* _Instructions for the task_: Could you give back the lines starting at the one that has "channels: SDO/AIA 304" and stopping after the one that has "filament: <bbox>162, 398, 170, 410</bbox>", with "coordinates" replaced by "positions" and nothing else changed? Leave the pictures out of your answer.

Saved data entries
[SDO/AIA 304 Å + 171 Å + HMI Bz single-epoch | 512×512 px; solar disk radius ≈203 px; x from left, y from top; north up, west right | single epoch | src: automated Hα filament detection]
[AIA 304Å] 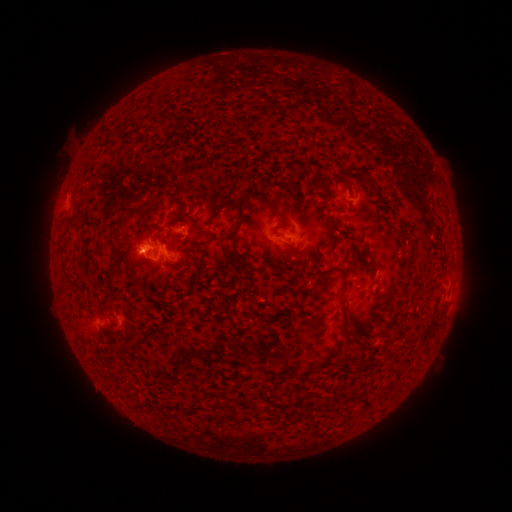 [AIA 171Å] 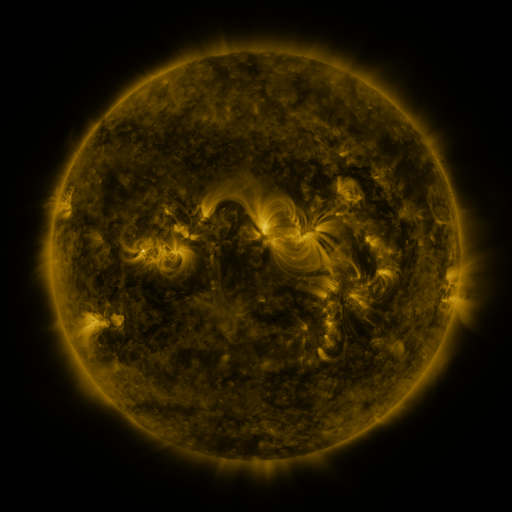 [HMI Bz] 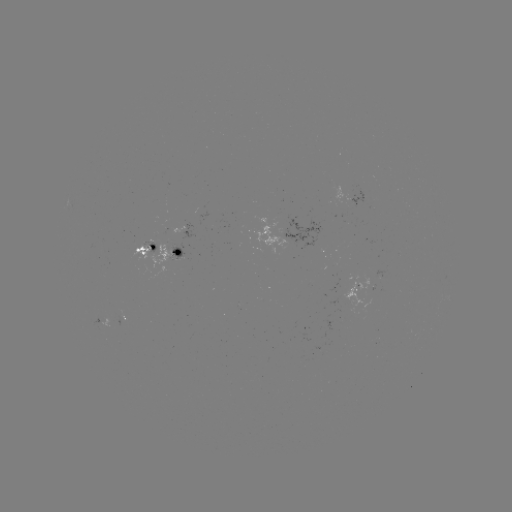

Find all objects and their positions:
filament: (114, 134)
filament: (362, 175)
filament: (321, 184)
filament: (339, 207)
filament: (240, 209)
filament: (180, 213)
filament: (135, 215)
filament: (236, 247)
filament: (342, 273)
filament: (110, 284)
filament: (345, 307)
filament: (141, 342)
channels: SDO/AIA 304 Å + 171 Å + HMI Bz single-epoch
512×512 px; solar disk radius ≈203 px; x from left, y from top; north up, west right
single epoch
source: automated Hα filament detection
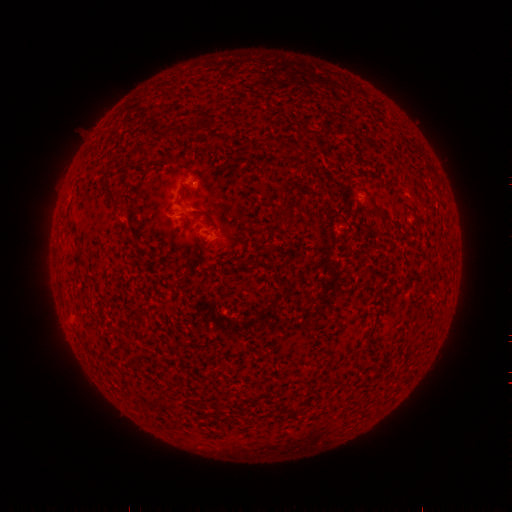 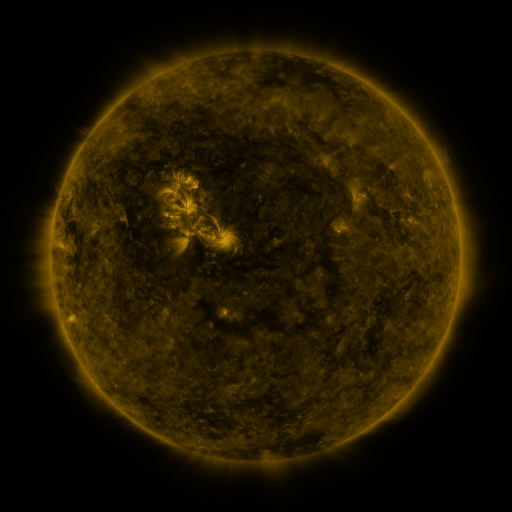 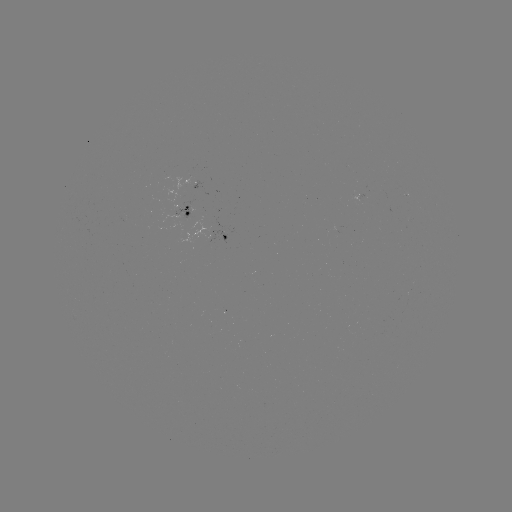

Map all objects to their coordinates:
filament: <bbox>160, 127, 176, 138</bbox>
filament: <bbox>102, 180, 123, 211</bbox>
filament: <bbox>370, 201, 386, 217</bbox>
filament: <bbox>285, 208, 297, 224</bbox>
filament: <bbox>130, 239, 140, 247</bbox>
filament: <bbox>162, 398, 170, 410</bbox>
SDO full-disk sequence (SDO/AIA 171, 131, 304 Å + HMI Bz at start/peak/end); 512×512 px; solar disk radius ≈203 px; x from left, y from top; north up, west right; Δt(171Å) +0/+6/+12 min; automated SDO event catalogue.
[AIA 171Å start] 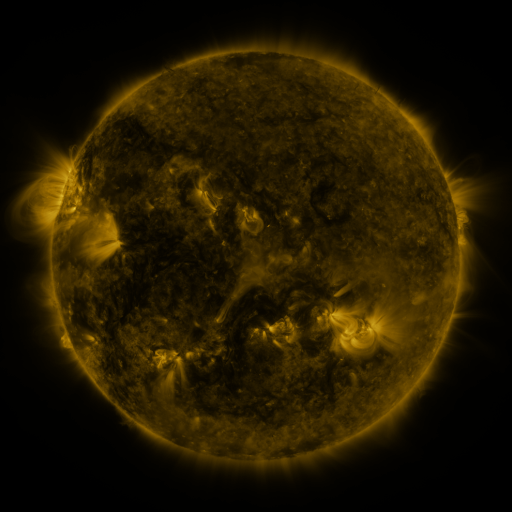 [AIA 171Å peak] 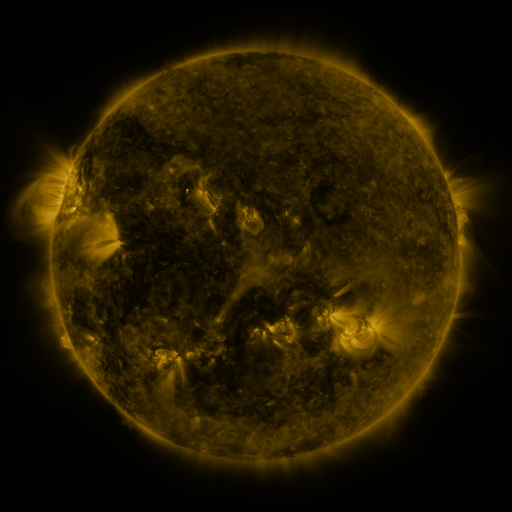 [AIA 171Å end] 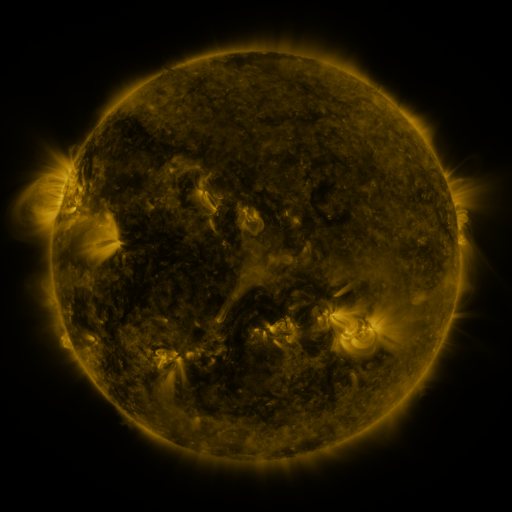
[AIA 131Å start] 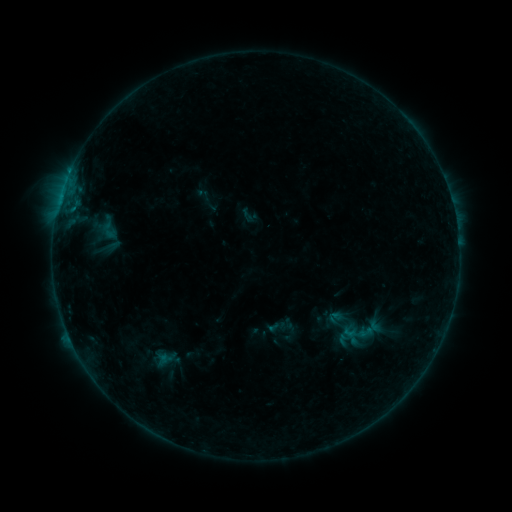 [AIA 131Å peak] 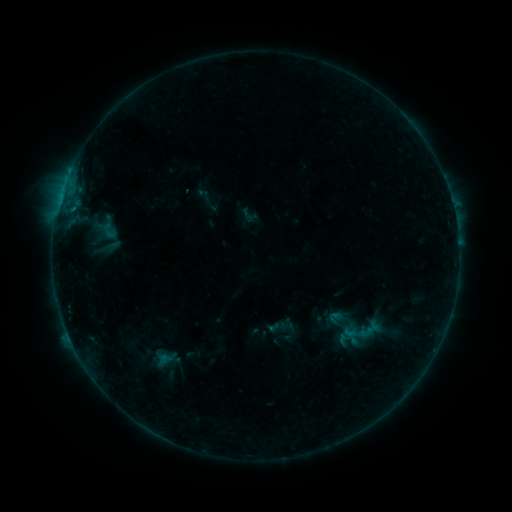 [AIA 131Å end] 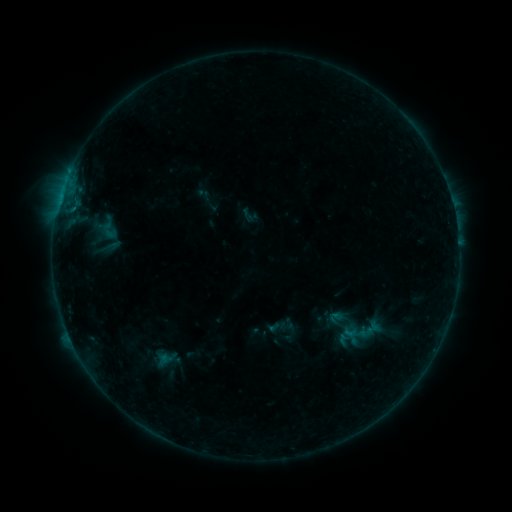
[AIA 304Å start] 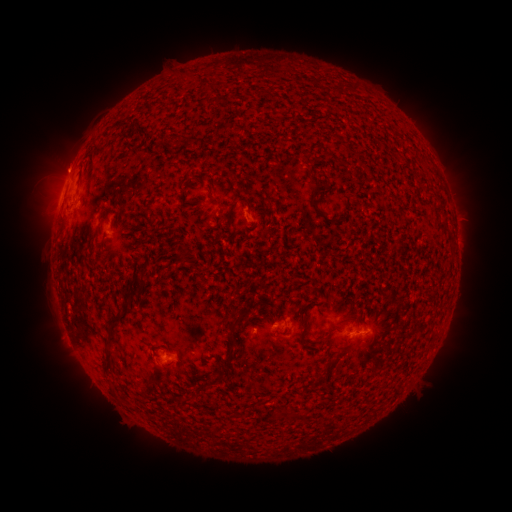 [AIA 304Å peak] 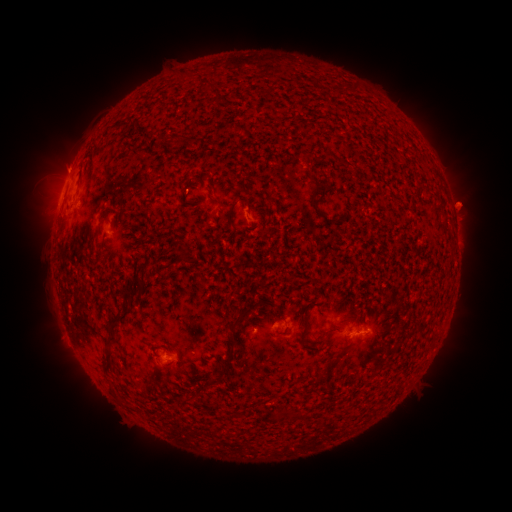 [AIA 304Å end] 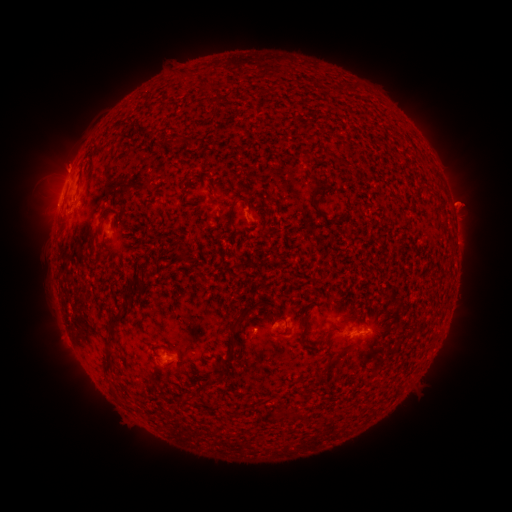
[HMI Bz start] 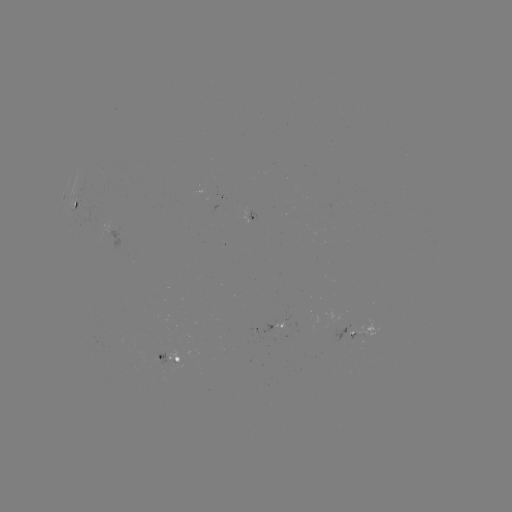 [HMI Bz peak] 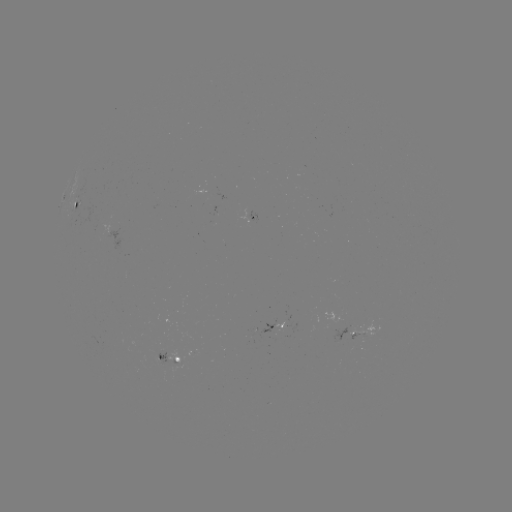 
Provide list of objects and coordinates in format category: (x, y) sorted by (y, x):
eruption: (461, 202)
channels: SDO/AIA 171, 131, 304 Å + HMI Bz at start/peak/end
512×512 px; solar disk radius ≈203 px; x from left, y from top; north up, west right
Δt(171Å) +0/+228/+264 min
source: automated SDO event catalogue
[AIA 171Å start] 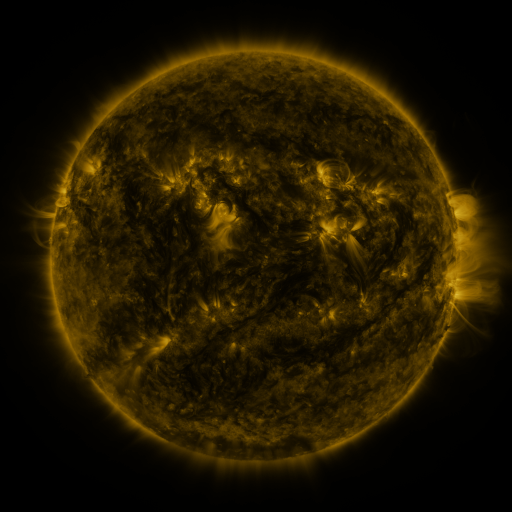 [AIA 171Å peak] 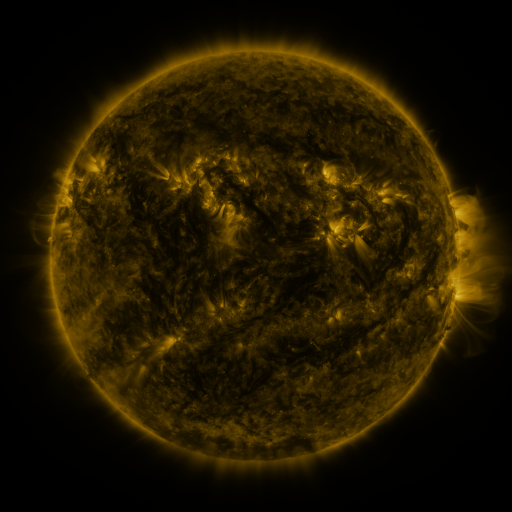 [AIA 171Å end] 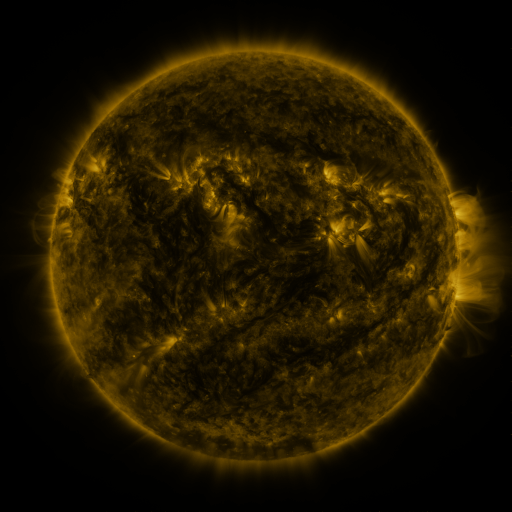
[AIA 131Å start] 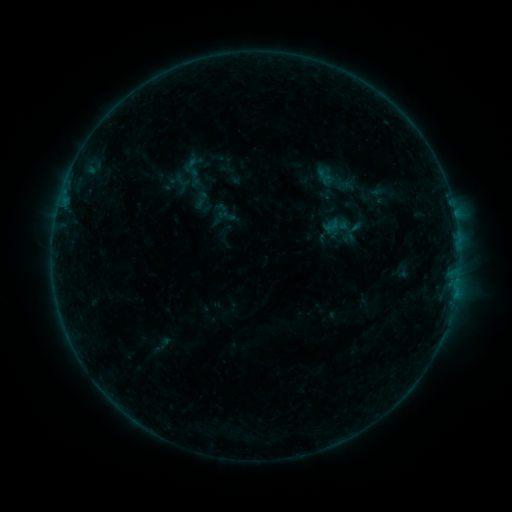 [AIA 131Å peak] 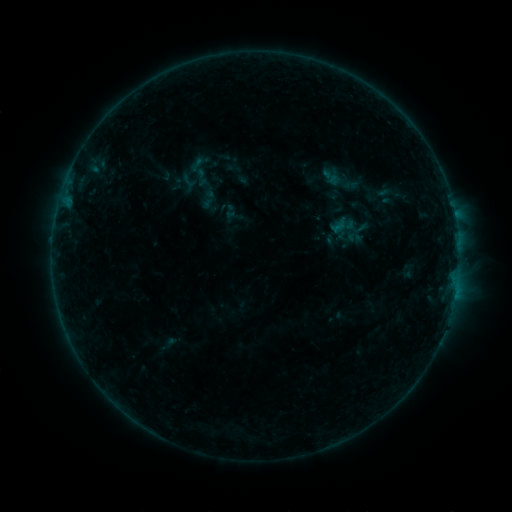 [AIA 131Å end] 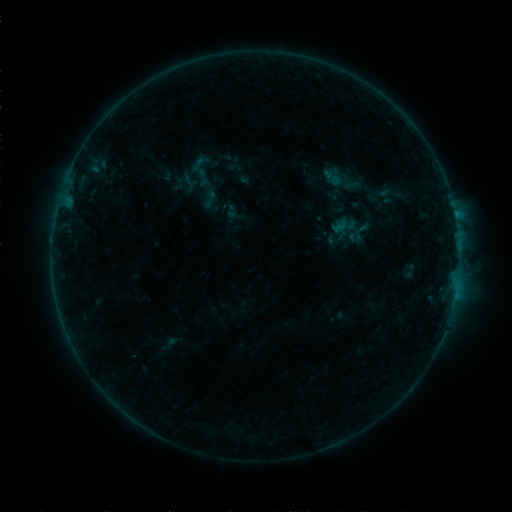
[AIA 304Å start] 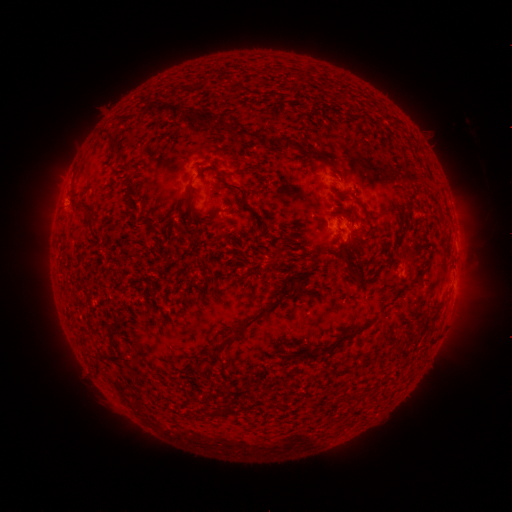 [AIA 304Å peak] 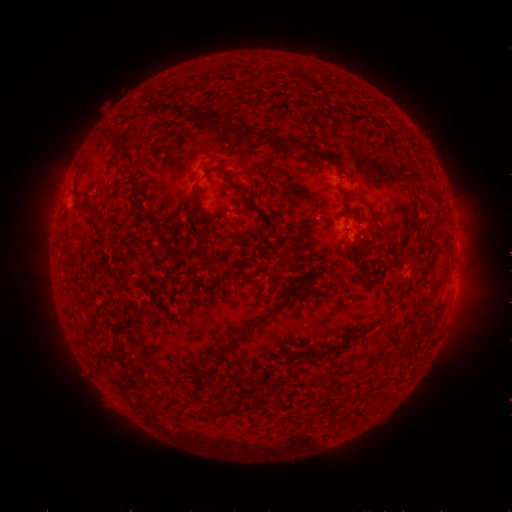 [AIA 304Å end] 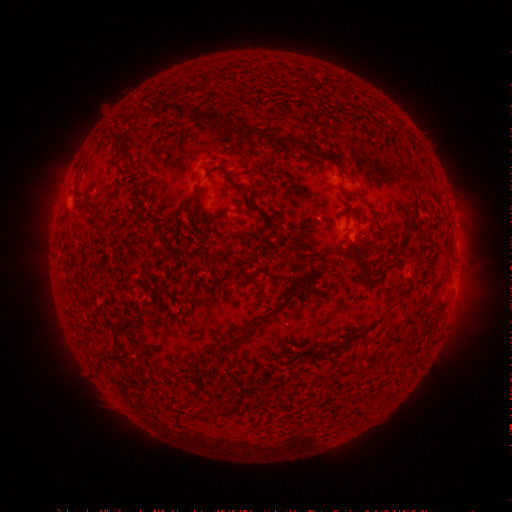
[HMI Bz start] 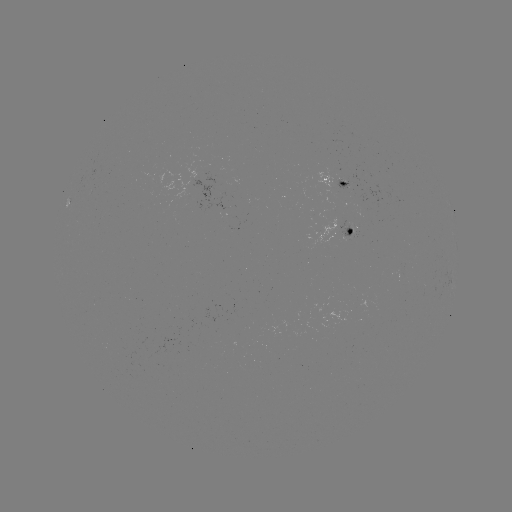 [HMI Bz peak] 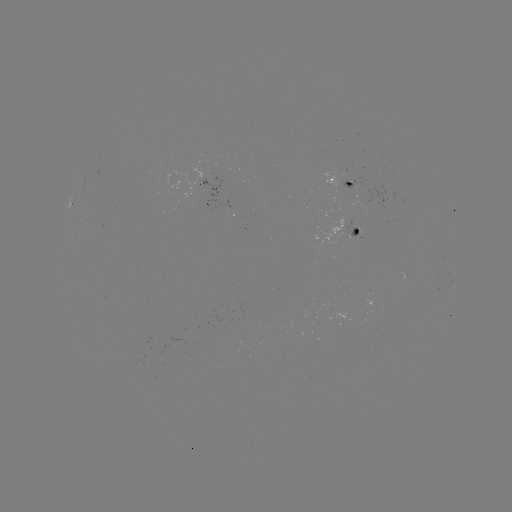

* _Solution to the exercise_:
channels: SDO/AIA 304 Å + 171 Å + HMI Bz single-epoch
512×512 px; solar disk radius ≈203 px; x from left, y from top; north up, west right
single epoch
source: automated Hα filament detection

Map all objects to their positions:
filament: <bbox>160, 127, 176, 138</bbox>
filament: <bbox>102, 180, 123, 211</bbox>
filament: <bbox>370, 201, 386, 217</bbox>
filament: <bbox>285, 208, 297, 224</bbox>
filament: <bbox>130, 239, 140, 247</bbox>
filament: <bbox>162, 398, 170, 410</bbox>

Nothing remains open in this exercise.